John Johnson Spencer’s great-grandson, Spencer, has the following ribbon framed in his Rhode Island house.
John Johnson Spencer’s middle son, William J.B. Spencer, was active in the Sons of Veterans Association for many years.
Audrey Mae (née Spencer) Mac Donald was twelve years old when her grandfather died at age eighty-two. She always remembered him as a quiet grandfather who seldom spoke. He lived with her parents until he died, which was the custom at that time in history, when children cared for elderly parents.
When John Johnson Spencer tried to get his government pension as an older man, he was at first denied because of a government mix up about his exact age.

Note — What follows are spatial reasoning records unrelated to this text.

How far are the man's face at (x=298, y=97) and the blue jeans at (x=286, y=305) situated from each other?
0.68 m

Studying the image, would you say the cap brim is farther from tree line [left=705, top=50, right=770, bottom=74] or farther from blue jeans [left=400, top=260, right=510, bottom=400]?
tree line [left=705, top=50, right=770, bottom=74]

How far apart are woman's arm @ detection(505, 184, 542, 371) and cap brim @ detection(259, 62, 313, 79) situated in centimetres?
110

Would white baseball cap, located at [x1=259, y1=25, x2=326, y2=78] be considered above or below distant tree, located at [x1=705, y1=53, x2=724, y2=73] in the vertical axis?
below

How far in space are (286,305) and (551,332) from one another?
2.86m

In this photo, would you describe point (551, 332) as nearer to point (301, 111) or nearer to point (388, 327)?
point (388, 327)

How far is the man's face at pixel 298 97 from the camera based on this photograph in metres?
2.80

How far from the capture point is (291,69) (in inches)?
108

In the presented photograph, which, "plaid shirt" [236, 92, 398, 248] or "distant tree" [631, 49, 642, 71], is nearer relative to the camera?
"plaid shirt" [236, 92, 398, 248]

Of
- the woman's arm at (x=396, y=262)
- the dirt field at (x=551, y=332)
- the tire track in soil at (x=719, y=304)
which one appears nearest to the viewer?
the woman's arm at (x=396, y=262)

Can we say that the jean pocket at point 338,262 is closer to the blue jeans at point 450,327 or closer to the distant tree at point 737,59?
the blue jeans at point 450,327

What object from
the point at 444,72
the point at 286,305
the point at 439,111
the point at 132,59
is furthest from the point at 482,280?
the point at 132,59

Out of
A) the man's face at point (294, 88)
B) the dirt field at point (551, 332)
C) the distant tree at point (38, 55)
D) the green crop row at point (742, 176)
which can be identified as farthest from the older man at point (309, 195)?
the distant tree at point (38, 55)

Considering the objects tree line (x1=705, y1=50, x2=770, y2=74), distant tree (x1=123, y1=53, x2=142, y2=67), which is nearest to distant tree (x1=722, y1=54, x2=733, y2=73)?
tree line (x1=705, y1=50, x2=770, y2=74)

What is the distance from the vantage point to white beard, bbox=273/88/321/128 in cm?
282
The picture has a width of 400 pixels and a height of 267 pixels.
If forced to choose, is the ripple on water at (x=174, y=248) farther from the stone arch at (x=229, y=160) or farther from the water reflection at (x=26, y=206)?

The fact that the National Archives & Records Administration have him mustering-in at age twenty (20) and mustering-out three years later at age twenty (20) could have something to do with this mix-up. (Author’s Note: Perhaps this led to his solemn demeanor. He was sick for the rest of his life from his fighting, his being a prisoner of war and his “living” conditions in the Civil War, and then for the government to initially refuse his well-earned pension was a bit much, to say the least.) Then to add insult to injury, the government kept sending his checks after he died. In his pension records are letters from his eldest son and then from his middle son’s wife who was sending back the checks to the government.
News clipping of John Johnson Spencer’s obituary (Name of newpaper and exact date is not known):
The following newspaper obituary records John Johnson Spencer being held at the Andersonville Prison in Georgia, but the descendants doubt this.
Perhaps the only prison that was well-known in Rhode Island was the horrific Andersonville Prison in Georgia, so when the newspaper reporter knew that John Johnson Spencer had been in a confederate prison, he just surmised that it was Andersonville Prison in Georgia. In 2002, one of Audrey Mae’s daughters, skeptical about the Andersonville prison in John Johnson Spencer’s obituary, called Andersonville Prison Museum in Georgia. They have no record of her great-grandfather, John Johnson Spencer, being a prisoner there, but requested hearing from her if she was able to find any evidence that he was there. Descendants have found no information, outside of the newspaper obituary, that he was ever there. Descendants know that he was a prison-of-war and held at Belle Isle Prison and Libby Prison in Virginia.
Records of the Civil War period show five John Spencers from East Greenwich, Rhode Island went to fight for the Union. Two died in the Civil War and three returned home with one, Audrey Mae’s, John Edward’s (“Ed’s”), and Edith Anna’s grandfather, having been a prisoner of war. Without a doubt, all five were descendants of John and Susannah Spencer, Founders and Early Settlers of East Greenwich. John’s and Susannah’s eight sons all lived to adulthood, married, had children and stayed in the East Greenwich area of Rhode Island.
“Spencer descendants, if you have any additional information on Anna Maria (pronounce Anna Mar-eye-ah) and John Johnson Spencer, please add a comment to this web site and the web site editor will add this to the site. Thanks!”
UPDATE: Keeping the tradition alive in the 21st century, five of John Johnson (“Ace”) Spencer’s great, great, great-grandchildren are learning to ride horses. (In addition to fighting in the Civil War, the children’s ancestor was also classified as farrier, teamster and blacksmith.) The children’s riding lessons at FaithHill Farm in East Greenwich, Rhode Island are a short distance from the Spencer homesteads
John Johnson (“Ace”) Spencer’s great, great, great-granddaughter, Jessica, a university student, following in the Spencer tradition, is also an excellent rider.